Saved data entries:

=-=-=

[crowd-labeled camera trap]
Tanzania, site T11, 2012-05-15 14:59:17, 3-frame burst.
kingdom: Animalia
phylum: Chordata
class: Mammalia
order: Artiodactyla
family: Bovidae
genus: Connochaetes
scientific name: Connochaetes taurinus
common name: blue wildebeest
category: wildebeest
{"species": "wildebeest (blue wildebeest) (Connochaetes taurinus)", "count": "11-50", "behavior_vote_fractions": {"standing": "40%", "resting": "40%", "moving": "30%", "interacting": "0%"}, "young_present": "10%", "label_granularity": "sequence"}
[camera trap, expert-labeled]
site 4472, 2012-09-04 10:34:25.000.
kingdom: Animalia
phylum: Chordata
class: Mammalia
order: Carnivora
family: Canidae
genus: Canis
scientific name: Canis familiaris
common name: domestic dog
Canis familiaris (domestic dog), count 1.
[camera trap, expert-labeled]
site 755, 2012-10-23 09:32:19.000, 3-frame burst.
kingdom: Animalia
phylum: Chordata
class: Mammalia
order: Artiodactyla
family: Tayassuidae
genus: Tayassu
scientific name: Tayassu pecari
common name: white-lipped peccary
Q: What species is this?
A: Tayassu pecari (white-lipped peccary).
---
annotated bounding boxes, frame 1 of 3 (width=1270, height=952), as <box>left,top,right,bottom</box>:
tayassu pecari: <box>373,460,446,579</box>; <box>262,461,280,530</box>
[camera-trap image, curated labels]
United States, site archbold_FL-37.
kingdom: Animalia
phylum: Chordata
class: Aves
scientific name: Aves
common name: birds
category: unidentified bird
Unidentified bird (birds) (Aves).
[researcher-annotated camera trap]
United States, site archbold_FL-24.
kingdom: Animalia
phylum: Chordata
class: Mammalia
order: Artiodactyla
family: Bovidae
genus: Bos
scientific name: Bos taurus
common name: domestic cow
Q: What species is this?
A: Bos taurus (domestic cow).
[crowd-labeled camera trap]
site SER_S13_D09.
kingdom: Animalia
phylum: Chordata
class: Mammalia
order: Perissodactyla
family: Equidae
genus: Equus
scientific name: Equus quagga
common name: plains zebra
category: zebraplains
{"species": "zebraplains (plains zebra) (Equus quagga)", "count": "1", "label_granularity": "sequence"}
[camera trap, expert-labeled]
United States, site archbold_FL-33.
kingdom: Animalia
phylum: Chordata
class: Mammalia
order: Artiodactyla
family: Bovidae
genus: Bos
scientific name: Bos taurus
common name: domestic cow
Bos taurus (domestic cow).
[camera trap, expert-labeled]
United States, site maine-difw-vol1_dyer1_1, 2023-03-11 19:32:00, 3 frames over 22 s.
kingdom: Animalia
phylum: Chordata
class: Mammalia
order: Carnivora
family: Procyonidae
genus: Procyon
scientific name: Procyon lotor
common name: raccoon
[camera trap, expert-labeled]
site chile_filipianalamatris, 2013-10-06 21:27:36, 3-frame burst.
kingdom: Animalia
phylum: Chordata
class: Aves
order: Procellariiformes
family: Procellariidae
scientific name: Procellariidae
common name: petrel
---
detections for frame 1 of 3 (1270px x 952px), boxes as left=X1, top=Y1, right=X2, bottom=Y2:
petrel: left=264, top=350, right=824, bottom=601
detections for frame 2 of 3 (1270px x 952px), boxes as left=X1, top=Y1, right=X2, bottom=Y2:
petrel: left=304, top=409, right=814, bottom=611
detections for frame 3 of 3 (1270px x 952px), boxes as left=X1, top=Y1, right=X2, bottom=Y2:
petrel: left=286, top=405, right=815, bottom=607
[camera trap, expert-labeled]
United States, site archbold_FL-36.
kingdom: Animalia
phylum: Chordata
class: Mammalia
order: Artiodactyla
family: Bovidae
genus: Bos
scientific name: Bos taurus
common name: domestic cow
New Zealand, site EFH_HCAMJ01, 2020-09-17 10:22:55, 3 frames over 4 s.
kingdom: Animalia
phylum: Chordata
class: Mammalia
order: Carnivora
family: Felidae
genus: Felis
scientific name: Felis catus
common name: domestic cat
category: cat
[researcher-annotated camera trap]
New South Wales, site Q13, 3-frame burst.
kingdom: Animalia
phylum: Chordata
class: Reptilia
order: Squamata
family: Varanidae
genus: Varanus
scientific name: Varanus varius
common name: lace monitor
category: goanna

=-=-=

● **Aim of the task**: Restate each line above word for word.

● **Finished exercise**:
[crowd-labeled camera trap]
Tanzania, site T11, 2012-05-15 14:59:17, 3-frame burst.
kingdom: Animalia
phylum: Chordata
class: Mammalia
order: Artiodactyla
family: Bovidae
genus: Connochaetes
scientific name: Connochaetes taurinus
common name: blue wildebeest
category: wildebeest
{"species": "wildebeest (blue wildebeest) (Connochaetes taurinus)", "count": "11-50", "behavior_vote_fractions": {"standing": "40%", "resting": "40%", "moving": "30%", "interacting": "0%"}, "young_present": "10%", "label_granularity": "sequence"}
[camera trap, expert-labeled]
site 4472, 2012-09-04 10:34:25.000.
kingdom: Animalia
phylum: Chordata
class: Mammalia
order: Carnivora
family: Canidae
genus: Canis
scientific name: Canis familiaris
common name: domestic dog
Canis familiaris (domestic dog), count 1.
[camera trap, expert-labeled]
site 755, 2012-10-23 09:32:19.000, 3-frame burst.
kingdom: Animalia
phylum: Chordata
class: Mammalia
order: Artiodactyla
family: Tayassuidae
genus: Tayassu
scientific name: Tayassu pecari
common name: white-lipped peccary
Q: What species is this?
A: Tayassu pecari (white-lipped peccary).
---
annotated bounding boxes, frame 1 of 3 (width=1270, height=952), as <box>left,top,right,bottom</box>:
tayassu pecari: <box>373,460,446,579</box>; <box>262,461,280,530</box>
[camera-trap image, curated labels]
United States, site archbold_FL-37.
kingdom: Animalia
phylum: Chordata
class: Aves
scientific name: Aves
common name: birds
category: unidentified bird
Unidentified bird (birds) (Aves).
[researcher-annotated camera trap]
United States, site archbold_FL-24.
kingdom: Animalia
phylum: Chordata
class: Mammalia
order: Artiodactyla
family: Bovidae
genus: Bos
scientific name: Bos taurus
common name: domestic cow
Q: What species is this?
A: Bos taurus (domestic cow).
[crowd-labeled camera trap]
site SER_S13_D09.
kingdom: Animalia
phylum: Chordata
class: Mammalia
order: Perissodactyla
family: Equidae
genus: Equus
scientific name: Equus quagga
common name: plains zebra
category: zebraplains
{"species": "zebraplains (plains zebra) (Equus quagga)", "count": "1", "label_granularity": "sequence"}
[camera trap, expert-labeled]
United States, site archbold_FL-33.
kingdom: Animalia
phylum: Chordata
class: Mammalia
order: Artiodactyla
family: Bovidae
genus: Bos
scientific name: Bos taurus
common name: domestic cow
Bos taurus (domestic cow).
[camera trap, expert-labeled]
United States, site maine-difw-vol1_dyer1_1, 2023-03-11 19:32:00, 3 frames over 22 s.
kingdom: Animalia
phylum: Chordata
class: Mammalia
order: Carnivora
family: Procyonidae
genus: Procyon
scientific name: Procyon lotor
common name: raccoon
[camera trap, expert-labeled]
site chile_filipianalamatris, 2013-10-06 21:27:36, 3-frame burst.
kingdom: Animalia
phylum: Chordata
class: Aves
order: Procellariiformes
family: Procellariidae
scientific name: Procellariidae
common name: petrel
---
detections for frame 1 of 3 (1270px x 952px), boxes as left=X1, top=Y1, right=X2, bottom=Y2:
petrel: left=264, top=350, right=824, bottom=601
detections for frame 2 of 3 (1270px x 952px), boxes as left=X1, top=Y1, right=X2, bottom=Y2:
petrel: left=304, top=409, right=814, bottom=611
detections for frame 3 of 3 (1270px x 952px), boxes as left=X1, top=Y1, right=X2, bottom=Y2:
petrel: left=286, top=405, right=815, bottom=607
[camera trap, expert-labeled]
United States, site archbold_FL-36.
kingdom: Animalia
phylum: Chordata
class: Mammalia
order: Artiodactyla
family: Bovidae
genus: Bos
scientific name: Bos taurus
common name: domestic cow
New Zealand, site EFH_HCAMJ01, 2020-09-17 10:22:55, 3 frames over 4 s.
kingdom: Animalia
phylum: Chordata
class: Mammalia
order: Carnivora
family: Felidae
genus: Felis
scientific name: Felis catus
common name: domestic cat
category: cat
[researcher-annotated camera trap]
New South Wales, site Q13, 3-frame burst.
kingdom: Animalia
phylum: Chordata
class: Reptilia
order: Squamata
family: Varanidae
genus: Varanus
scientific name: Varanus varius
common name: lace monitor
category: goanna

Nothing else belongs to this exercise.